- **Instructions to follow**
Continue the piece about Pat Riordan from its last sentence, keeping its tone and style, and leave the data that follows it alone.
[Study text — start]
Howard spoke of his passions for both journalism and politics in Riordan’s early life which he focused on throughout.
“I was a little disappointed with Pat when he quit his job at the Miami Herald when he got a job as speech writer for the governor,” Howard said. “I soon learned that it was a piece in a very colored life.”
But Riordan brought professionalism and direction to every endeavor in his life, according to Howard.
“Pat and I were called for service in Vietnam,” Howard said. “Pat declared himself a conscientious objector, and was sentenced to community service. He led an anti-drug group. But he would not tell the kids not to smoke pot and then come home and do it himself, much to my dismay.”
According to Stryker, Riordan’s dedication helped him excel while serving leaders like Gov. Bob Graham, Reed and Castor.
But more than a speech writer or an assistant, he lent his advice, spoke up when needed and at times championed his own causes.
“He shaped public policy in Florida by being beside these leaders, by asking the tough questions,” Stryker said. “He made the public case for four-year degrees at (the) St. Petersburg (campus). He muscled USF into the Research I tier in Florida. And who can forget Pat’s discovery of the satellite image of Florida with the bright red strip across the middle of the state – the I-4 Corridor. How he used to show it off.”
As Castor’s assistant, Riordan had heavily promoted the I-4 Corridor Project, the symbiotic economic and research partnerships between USF and high-technology companies in the surrounding area.
Riordan worked at the Herald as a reporter, state capitol bureau chief and a Washington correspondent until becoming Graham’s speech writer in 1983. Two years later, he became head of public information for the chancellor’s office. He then took two years to study Native-American history in 1995. In 1997 Castor asked Riordan to come to USF to serve as her special assistant, and offered him a teaching opportunity as a history professor. When Castor left last year, he became director of the Florida Center for History and Politics.
Dr. Jack Ruckdeschel, director for the H. Lee Moffitt Cancer Research Center and Riordan’s physician, said he was always impressed by the man’s ability to intellectually study his disease, while at the same time be treated for it, and continue a full work load in the face of it all.
[Study text — finish]
[Provided material — start]
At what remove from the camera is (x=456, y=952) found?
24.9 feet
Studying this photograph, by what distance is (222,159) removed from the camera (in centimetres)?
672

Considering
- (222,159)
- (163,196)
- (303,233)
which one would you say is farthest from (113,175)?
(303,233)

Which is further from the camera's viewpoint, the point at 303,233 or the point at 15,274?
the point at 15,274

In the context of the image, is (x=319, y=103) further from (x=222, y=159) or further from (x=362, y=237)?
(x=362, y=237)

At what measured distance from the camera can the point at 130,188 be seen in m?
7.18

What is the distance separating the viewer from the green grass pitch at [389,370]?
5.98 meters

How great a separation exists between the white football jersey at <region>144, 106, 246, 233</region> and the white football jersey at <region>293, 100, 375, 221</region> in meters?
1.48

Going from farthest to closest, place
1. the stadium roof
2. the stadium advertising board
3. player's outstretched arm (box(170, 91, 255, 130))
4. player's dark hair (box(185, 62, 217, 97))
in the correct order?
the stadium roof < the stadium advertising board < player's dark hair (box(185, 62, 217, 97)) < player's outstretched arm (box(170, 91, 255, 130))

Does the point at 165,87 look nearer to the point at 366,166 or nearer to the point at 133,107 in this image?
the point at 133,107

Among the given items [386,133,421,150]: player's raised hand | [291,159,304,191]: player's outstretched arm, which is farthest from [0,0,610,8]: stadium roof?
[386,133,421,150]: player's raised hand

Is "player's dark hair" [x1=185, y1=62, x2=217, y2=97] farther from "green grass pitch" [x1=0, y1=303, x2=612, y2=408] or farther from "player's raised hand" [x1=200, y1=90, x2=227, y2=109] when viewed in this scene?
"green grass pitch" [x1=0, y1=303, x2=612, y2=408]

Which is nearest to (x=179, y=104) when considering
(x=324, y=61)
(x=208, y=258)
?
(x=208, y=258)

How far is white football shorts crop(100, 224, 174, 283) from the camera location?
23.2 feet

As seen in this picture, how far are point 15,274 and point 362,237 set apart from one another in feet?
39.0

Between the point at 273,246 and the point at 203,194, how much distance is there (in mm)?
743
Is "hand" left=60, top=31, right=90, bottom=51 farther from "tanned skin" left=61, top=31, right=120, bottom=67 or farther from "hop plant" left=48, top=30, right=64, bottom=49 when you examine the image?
[Provided material — finish]
[Provided material — start]
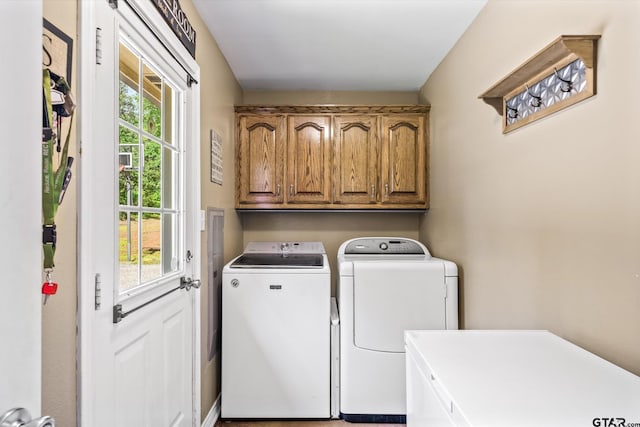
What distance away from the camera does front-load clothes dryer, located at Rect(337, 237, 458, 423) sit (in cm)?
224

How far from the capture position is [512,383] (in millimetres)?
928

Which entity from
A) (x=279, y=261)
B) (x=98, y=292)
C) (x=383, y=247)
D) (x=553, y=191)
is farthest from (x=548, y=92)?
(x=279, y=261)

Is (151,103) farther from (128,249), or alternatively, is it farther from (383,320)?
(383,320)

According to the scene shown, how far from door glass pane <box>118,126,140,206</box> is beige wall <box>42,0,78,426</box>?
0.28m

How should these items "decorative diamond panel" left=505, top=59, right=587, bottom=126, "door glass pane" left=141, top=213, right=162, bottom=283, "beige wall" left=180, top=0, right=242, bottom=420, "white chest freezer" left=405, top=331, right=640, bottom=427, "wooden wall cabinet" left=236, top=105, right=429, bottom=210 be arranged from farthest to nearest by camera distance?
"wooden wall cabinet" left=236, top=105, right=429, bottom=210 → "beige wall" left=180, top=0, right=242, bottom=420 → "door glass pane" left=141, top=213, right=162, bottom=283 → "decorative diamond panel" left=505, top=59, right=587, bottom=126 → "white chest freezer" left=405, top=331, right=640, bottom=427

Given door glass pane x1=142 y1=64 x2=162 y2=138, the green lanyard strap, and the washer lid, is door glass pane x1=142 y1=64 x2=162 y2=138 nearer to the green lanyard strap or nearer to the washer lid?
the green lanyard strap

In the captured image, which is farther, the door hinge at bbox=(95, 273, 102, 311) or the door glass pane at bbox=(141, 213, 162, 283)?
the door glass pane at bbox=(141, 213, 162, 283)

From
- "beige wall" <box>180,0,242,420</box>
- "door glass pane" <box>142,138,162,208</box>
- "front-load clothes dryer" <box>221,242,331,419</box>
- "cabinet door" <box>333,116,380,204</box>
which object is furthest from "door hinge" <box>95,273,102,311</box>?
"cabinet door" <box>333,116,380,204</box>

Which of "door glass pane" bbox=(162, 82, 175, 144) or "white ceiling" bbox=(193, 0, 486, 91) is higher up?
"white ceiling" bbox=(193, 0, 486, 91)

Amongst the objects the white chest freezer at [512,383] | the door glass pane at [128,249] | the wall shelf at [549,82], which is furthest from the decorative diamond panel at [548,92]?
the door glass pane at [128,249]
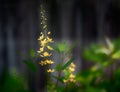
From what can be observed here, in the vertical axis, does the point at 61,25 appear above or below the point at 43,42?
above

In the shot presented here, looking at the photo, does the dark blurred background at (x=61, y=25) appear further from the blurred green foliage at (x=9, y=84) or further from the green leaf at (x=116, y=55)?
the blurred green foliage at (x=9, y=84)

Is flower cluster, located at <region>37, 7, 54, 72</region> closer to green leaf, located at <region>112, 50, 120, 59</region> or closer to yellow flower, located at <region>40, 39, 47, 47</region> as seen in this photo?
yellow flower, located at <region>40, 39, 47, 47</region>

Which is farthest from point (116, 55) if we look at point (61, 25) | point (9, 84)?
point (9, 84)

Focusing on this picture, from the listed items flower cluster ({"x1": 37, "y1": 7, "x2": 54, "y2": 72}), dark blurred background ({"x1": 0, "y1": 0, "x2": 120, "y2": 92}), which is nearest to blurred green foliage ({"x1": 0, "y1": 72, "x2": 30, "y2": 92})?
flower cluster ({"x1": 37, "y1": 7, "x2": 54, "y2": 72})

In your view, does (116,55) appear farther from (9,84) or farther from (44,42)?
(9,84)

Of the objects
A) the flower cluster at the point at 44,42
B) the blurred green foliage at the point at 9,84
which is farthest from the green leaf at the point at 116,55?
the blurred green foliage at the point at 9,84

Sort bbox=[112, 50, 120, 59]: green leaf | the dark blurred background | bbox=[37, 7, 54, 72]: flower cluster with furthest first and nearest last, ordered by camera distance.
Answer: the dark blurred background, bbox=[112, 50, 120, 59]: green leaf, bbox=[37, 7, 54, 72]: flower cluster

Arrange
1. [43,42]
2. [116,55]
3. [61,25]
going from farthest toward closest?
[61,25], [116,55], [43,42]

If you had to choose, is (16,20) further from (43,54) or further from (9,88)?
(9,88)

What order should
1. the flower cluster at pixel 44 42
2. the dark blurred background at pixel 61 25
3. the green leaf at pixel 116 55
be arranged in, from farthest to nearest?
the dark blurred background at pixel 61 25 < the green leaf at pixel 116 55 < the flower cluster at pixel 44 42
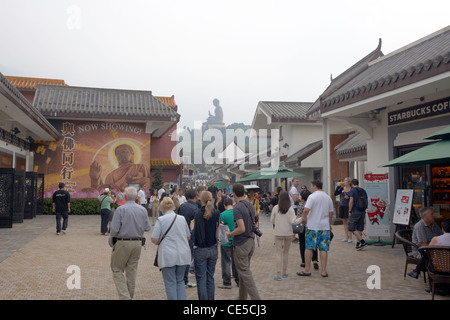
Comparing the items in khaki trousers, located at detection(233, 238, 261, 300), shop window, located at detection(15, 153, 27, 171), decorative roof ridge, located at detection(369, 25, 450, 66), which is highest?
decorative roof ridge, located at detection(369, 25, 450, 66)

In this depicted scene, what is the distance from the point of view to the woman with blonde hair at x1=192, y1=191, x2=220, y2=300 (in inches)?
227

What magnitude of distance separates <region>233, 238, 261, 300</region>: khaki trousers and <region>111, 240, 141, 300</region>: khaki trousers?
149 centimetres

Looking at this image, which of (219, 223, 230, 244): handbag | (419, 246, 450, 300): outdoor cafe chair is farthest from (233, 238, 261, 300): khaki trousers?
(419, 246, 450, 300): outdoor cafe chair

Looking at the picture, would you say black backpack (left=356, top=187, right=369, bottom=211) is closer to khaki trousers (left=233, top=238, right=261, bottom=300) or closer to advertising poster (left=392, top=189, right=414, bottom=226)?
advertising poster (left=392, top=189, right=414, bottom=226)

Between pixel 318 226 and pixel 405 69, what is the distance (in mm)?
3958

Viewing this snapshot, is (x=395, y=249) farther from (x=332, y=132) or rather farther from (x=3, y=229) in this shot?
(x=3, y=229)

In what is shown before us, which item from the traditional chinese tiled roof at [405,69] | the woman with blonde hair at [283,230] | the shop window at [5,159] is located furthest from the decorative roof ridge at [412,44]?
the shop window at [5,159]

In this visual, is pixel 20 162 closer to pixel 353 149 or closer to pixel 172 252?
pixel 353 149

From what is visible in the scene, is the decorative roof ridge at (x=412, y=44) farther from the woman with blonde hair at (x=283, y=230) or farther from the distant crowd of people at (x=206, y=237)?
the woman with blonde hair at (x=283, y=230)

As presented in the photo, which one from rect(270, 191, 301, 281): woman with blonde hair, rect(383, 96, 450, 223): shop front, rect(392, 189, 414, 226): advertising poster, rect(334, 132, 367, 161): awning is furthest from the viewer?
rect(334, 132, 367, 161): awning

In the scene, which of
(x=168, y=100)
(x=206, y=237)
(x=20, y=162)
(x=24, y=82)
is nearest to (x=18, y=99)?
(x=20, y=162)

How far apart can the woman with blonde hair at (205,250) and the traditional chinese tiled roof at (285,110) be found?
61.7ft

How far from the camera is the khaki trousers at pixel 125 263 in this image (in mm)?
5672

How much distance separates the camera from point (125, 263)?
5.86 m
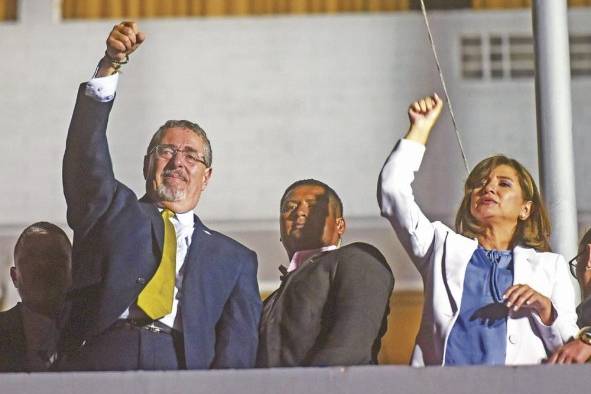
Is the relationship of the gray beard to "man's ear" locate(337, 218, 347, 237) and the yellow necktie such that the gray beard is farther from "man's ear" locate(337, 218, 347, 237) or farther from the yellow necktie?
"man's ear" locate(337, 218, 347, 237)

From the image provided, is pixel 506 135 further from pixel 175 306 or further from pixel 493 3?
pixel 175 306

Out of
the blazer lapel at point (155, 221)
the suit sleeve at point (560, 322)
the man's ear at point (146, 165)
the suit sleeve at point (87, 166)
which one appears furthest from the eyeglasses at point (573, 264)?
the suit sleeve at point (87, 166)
[Provided material — finish]
[Provided material — start]
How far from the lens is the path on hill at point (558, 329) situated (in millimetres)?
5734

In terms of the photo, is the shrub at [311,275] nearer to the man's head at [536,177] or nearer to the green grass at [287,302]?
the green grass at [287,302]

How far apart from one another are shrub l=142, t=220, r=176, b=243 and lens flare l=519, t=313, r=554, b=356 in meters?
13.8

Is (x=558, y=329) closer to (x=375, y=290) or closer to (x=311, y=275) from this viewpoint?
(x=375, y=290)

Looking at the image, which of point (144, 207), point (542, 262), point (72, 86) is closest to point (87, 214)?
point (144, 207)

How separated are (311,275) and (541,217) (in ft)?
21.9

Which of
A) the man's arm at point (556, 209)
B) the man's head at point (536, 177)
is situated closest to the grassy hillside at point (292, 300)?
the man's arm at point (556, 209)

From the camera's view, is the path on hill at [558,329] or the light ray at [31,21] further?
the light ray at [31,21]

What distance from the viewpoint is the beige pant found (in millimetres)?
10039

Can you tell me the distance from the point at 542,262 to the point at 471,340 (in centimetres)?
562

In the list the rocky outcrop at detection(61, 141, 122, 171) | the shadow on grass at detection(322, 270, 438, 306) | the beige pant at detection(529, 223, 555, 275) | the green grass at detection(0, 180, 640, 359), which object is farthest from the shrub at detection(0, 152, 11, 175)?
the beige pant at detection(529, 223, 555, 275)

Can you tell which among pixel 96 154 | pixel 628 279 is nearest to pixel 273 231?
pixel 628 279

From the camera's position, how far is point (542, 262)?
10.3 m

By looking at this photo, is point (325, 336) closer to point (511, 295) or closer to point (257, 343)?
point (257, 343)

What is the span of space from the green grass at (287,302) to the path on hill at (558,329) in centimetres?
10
[Provided material — finish]
- **The answer**
“There are very few people who can do the type of intellectual juggling he did,” Ruckdeschel said. “Most people are overwhelmed with the disease. But he was an insightful observer of it, almost as if he was observing himself over his shoulder. He could observe what he thought about his life, he could deal with it on an intellectual level. It’s very rare in my situation to see someone go from intellectualizing about their disease and then going back in for treatment.”
Given Riordan’s interest in journalism and politics, and the pair’s relatively important positions in Florida, Ruckdeschel said the two often shared laughs about what was going on in state government.
“We’re both heavily involved in the university, and he was an irreverent observer of the role of state government at every level in the process of higher education,” he said. “I don’t want to get him posthumously in trouble, but he wasn’t always in agreement at the decisions made at multiple levels. So we would laugh at some of the issues.”
Riordan regularly sent e-mails to friends concerning the status of his cancer, and would keep everyone updated of the latest developments.
“Every time something changed, good or bad, he had a mailing list he sent to present and past presidents of the university, doctors, politicians, etc.,” Ruckdeschel said. “He would say, ‘This is what’s happening.'”
Ruckdeschel said Riordan’s death hit him especially hard since the two had grown to be friends during the cancer treatments in the past few years.
“When I do clinical work, all I do is lung cancer,” he said. “Ultimately, 80 to 85 percent of my patients die. After 25 years of that, I have to keep a little distance. But there are some people who break through that. It was particularly sad. I lost a friend.”